- [PROBLEM DETAILS] Reproduce the line that contains "What distance from the viewpoint is the" and every line after it through the end of the records, exactly, with nothing added.

- [SOURCE DATA]

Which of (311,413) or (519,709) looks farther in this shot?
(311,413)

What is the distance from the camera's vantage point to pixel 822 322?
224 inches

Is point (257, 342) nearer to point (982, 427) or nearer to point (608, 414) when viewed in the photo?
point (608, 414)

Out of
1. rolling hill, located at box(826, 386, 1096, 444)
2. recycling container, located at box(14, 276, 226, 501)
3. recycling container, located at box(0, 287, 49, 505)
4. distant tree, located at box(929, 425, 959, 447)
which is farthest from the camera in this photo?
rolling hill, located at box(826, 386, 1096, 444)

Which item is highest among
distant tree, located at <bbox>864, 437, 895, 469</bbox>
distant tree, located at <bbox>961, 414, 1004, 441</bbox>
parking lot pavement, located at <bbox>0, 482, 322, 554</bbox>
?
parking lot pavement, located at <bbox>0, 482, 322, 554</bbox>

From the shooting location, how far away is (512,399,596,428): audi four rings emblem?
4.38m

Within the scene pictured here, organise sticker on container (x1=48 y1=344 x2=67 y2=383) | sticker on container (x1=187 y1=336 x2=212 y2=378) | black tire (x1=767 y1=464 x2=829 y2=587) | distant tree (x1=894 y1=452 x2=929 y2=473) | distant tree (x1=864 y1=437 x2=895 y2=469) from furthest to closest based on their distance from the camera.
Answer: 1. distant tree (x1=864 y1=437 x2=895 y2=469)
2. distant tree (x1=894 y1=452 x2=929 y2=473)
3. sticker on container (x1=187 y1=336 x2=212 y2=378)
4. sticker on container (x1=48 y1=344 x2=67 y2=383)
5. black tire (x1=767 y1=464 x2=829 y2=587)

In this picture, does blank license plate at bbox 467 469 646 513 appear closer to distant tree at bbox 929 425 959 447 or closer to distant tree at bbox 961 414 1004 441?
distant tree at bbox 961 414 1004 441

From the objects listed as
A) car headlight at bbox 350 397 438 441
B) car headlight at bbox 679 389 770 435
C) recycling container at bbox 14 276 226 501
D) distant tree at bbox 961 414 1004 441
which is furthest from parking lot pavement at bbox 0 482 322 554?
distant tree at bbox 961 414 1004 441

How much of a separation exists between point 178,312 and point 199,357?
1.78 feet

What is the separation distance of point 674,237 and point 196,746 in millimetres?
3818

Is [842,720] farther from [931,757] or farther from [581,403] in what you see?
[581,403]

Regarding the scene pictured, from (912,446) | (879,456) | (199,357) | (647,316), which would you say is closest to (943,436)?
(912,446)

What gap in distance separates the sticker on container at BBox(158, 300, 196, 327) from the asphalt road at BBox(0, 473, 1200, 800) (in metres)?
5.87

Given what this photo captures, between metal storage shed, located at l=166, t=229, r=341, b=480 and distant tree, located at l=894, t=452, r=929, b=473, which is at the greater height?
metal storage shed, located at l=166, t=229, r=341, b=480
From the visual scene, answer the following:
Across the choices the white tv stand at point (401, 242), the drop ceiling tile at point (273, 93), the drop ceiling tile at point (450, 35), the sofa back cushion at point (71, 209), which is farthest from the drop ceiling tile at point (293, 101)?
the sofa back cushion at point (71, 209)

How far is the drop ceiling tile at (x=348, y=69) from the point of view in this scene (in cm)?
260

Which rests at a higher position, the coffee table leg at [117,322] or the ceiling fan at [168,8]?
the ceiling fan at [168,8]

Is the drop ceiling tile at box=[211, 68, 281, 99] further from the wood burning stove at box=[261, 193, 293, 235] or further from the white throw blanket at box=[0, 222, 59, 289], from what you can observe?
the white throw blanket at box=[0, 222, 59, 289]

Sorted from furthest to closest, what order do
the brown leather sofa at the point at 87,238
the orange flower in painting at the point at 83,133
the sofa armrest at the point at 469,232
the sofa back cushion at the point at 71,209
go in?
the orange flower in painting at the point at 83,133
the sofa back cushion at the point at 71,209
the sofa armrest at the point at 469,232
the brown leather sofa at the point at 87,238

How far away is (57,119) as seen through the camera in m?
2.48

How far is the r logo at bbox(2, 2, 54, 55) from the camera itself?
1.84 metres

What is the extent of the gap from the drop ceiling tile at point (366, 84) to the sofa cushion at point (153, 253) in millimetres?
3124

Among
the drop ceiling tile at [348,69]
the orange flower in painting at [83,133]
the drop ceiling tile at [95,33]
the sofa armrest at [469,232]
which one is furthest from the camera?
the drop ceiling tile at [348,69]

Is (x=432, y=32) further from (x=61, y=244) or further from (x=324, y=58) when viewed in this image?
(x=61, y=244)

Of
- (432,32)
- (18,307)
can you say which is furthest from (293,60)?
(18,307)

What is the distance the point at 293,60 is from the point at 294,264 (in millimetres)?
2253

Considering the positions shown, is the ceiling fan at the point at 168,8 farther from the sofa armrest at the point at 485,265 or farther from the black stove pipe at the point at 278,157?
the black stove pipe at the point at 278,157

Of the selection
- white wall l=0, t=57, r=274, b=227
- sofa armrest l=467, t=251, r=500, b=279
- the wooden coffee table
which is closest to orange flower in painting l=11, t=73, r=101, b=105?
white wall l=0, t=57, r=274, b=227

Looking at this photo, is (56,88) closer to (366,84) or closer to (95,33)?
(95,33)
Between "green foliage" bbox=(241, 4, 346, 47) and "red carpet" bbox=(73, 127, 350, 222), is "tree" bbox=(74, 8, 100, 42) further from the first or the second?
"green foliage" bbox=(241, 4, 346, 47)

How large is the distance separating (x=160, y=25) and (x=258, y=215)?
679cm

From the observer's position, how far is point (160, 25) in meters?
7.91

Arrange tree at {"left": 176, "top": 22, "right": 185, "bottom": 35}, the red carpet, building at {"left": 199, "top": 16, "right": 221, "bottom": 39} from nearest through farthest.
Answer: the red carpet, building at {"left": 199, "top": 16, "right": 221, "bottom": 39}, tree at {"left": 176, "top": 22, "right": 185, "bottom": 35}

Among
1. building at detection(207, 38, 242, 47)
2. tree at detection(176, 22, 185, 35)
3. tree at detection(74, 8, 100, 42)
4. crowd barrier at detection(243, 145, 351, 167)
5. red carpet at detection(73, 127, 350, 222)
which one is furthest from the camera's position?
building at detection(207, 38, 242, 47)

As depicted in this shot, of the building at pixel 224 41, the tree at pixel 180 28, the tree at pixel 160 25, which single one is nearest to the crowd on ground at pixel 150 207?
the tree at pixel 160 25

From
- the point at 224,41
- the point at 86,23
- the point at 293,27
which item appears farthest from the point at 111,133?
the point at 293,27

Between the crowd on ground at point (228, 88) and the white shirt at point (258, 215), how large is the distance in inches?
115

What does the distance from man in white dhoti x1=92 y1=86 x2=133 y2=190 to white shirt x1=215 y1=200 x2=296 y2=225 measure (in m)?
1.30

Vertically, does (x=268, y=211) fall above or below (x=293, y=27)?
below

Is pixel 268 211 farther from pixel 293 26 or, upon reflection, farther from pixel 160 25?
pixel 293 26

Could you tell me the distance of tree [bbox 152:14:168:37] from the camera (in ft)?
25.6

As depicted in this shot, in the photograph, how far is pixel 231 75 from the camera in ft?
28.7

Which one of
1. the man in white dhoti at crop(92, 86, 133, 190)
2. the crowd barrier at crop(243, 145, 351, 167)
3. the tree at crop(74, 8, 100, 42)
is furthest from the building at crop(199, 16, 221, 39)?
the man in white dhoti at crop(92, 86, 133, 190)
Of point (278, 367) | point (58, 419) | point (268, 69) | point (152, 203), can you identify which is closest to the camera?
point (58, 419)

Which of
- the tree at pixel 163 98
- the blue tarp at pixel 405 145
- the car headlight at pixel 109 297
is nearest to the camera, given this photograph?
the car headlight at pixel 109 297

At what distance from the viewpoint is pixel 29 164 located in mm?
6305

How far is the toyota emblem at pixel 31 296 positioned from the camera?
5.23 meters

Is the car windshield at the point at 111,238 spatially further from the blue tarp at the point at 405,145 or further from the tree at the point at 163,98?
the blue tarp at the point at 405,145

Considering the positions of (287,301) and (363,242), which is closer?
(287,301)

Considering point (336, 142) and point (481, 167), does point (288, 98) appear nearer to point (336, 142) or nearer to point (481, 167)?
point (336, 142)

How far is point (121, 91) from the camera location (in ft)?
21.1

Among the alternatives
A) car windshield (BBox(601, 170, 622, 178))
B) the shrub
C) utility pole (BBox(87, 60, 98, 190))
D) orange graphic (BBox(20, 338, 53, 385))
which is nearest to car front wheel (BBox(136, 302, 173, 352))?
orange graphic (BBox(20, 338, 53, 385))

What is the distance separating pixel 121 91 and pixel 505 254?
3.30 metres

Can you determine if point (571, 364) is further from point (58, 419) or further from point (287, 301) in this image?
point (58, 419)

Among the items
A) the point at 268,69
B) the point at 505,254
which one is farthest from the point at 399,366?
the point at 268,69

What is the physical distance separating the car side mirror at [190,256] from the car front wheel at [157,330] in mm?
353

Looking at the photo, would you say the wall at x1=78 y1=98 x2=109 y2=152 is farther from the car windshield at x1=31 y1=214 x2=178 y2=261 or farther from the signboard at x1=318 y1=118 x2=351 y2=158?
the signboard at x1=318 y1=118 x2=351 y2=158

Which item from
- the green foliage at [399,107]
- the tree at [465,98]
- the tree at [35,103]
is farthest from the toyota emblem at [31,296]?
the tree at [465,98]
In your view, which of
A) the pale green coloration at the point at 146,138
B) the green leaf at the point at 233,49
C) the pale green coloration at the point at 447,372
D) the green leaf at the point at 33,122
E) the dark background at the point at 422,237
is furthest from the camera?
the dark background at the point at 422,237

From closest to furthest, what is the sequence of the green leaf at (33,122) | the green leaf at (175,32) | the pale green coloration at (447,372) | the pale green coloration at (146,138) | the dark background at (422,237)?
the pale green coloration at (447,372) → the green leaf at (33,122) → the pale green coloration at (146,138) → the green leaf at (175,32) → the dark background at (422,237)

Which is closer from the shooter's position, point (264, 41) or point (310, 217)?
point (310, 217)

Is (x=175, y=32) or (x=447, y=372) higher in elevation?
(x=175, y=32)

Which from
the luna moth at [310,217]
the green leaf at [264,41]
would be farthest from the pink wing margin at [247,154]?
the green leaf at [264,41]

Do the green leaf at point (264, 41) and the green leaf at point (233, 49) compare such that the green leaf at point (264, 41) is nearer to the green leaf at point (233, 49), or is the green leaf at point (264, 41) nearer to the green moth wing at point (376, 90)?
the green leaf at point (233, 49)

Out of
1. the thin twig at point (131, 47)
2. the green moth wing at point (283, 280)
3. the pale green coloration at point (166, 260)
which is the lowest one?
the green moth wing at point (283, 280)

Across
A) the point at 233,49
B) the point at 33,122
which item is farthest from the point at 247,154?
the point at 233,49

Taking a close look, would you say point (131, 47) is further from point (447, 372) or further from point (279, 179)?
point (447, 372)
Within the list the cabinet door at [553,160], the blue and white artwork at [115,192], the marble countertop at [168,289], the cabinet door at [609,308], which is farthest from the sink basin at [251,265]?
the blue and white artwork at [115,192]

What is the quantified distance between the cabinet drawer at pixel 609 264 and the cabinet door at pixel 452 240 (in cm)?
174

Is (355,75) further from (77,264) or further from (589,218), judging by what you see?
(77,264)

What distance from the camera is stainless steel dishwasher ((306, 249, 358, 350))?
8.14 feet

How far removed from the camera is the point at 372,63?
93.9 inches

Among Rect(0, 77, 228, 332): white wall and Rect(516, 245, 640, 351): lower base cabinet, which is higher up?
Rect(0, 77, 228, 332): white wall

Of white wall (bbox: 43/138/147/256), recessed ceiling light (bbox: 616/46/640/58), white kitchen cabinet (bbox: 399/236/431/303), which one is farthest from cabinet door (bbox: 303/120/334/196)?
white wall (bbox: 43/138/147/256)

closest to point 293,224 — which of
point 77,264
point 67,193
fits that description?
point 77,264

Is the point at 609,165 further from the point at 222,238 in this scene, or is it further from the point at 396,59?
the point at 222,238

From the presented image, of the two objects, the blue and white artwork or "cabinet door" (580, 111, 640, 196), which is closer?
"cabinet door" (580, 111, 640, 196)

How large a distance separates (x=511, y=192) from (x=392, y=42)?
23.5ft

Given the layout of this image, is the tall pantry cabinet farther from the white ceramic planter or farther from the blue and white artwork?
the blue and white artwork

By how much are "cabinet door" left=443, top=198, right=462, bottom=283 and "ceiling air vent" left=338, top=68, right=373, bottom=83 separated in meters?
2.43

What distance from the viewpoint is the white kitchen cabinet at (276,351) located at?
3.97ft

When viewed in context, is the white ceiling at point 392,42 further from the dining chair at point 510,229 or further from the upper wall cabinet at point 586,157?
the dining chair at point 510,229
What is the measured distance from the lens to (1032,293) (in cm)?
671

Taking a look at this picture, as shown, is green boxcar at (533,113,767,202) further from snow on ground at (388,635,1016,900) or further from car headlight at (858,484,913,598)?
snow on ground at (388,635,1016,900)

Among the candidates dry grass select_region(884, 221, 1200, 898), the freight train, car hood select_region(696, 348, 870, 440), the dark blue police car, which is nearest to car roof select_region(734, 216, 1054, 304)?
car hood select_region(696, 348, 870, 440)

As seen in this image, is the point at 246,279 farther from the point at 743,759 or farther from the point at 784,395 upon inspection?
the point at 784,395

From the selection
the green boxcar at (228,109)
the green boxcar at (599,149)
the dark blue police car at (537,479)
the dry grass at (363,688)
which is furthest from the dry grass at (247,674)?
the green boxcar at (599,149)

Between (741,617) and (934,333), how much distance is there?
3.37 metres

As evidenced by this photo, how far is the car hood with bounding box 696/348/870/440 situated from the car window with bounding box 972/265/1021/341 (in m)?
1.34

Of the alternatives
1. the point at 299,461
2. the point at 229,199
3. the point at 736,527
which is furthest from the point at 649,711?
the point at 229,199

- [TASK ANSWER]
What distance from the viewpoint is the white kitchen cabinet at (276,351) located at?
3.97ft

When viewed in context, is the white ceiling at point 392,42 further from the dining chair at point 510,229 or further from the upper wall cabinet at point 586,157?
the dining chair at point 510,229
What is the measured distance from the lens to (1032,293) (in cm)?
671

Taking a look at this picture, as shown, is green boxcar at (533,113,767,202) further from snow on ground at (388,635,1016,900) or further from car headlight at (858,484,913,598)?
snow on ground at (388,635,1016,900)

Among the candidates dry grass select_region(884, 221, 1200, 898), the freight train, car hood select_region(696, 348, 870, 440), the dark blue police car, which is nearest to car roof select_region(734, 216, 1054, 304)?
car hood select_region(696, 348, 870, 440)

As seen in this image, is the point at 246,279 farther from the point at 743,759 or farther from the point at 784,395 upon inspection?
the point at 784,395

From the selection
the green boxcar at (228,109)
the green boxcar at (599,149)
the dark blue police car at (537,479)
the dry grass at (363,688)
which is furthest from the dry grass at (247,674)?
the green boxcar at (599,149)

Between (741,617) and (934,333), how much distance is there?
3.37 metres

As evidenced by this photo, how far is the car hood with bounding box 696/348/870/440 situated from the car window with bounding box 972/265/1021/341 (in m)?
1.34

Of the alternatives
1. the point at 299,461
2. the point at 229,199
3. the point at 736,527
which is furthest from the point at 649,711?
the point at 229,199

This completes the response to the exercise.